Evaluation of Clinical Trials Reporting Quality using Large Language Models
Mathieu Laï-king, Patrick Paroubek
TL;DR
This study tackles automated evaluation of clinical trial reporting quality by using large language models to assess CONSORT-abstract criteria. It adapts two English CONSORT-abstract corpora into a QA task and evaluates multiple prompting strategies, including Chain-of-Thought, across several transformer-based systems. The best result (Mixtral-8x22B with 5-shot-CoT) reaches about 85% micro-averaged accuracy, with explanations offering transparency into reasoning. The work demonstrates feasibility for automated abstract-quality assessment while highlighting data limitations, model adaptation questions, and the need for future expansion to other standards and full-text evaluation.
Abstract
Reporting quality is an important topic in clinical trial research articles, as it can impact clinical decisions. In this article, we test the ability of large language models to assess the reporting quality of this type of article using the Consolidated Standards of Reporting Trials (CONSORT).

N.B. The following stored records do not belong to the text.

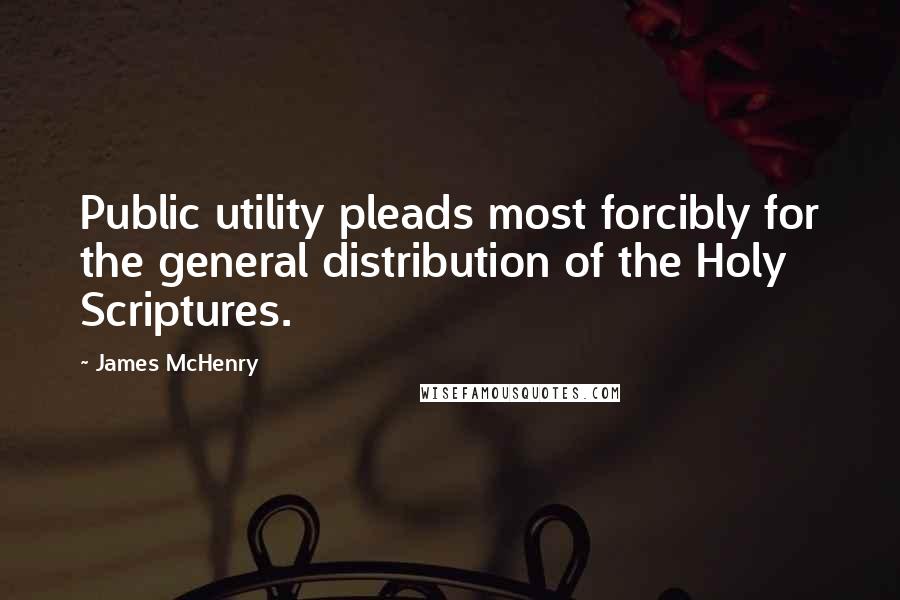 Public utility pleads most forcibly for the general distribution of the Holy Scriptures.

~ James McHenry

WISEFAMOUSQUOTES.COM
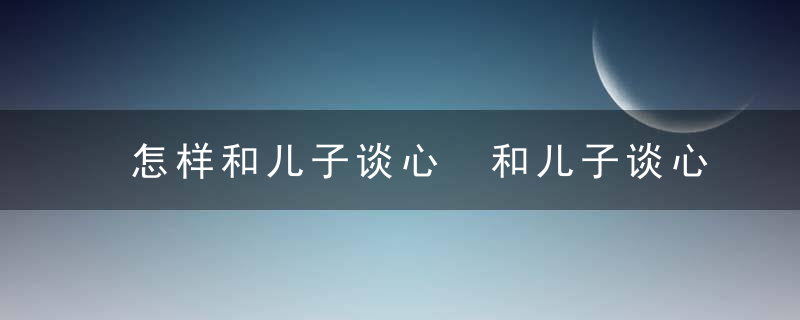 怎样和儿子谈心　和儿子谈心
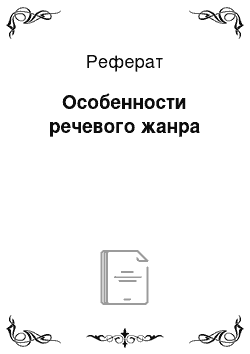 Реферат

Особенности речевого жанра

We create CONSORT-QA, an evaluation corpus from two studies on abstract reporting quality with CONSORT-abstract standards. We then evaluate the ability of different large generative language models (from the general domain or adapted to the biomedical domain) to correctly assess CONSORT criteria with different known prompting methods, including Chain-of-thought. Our best combination of model and prompting method achieves 85% accuracy. Using Chain-of-thought adds valuable information on the model's reasoning for completing the task.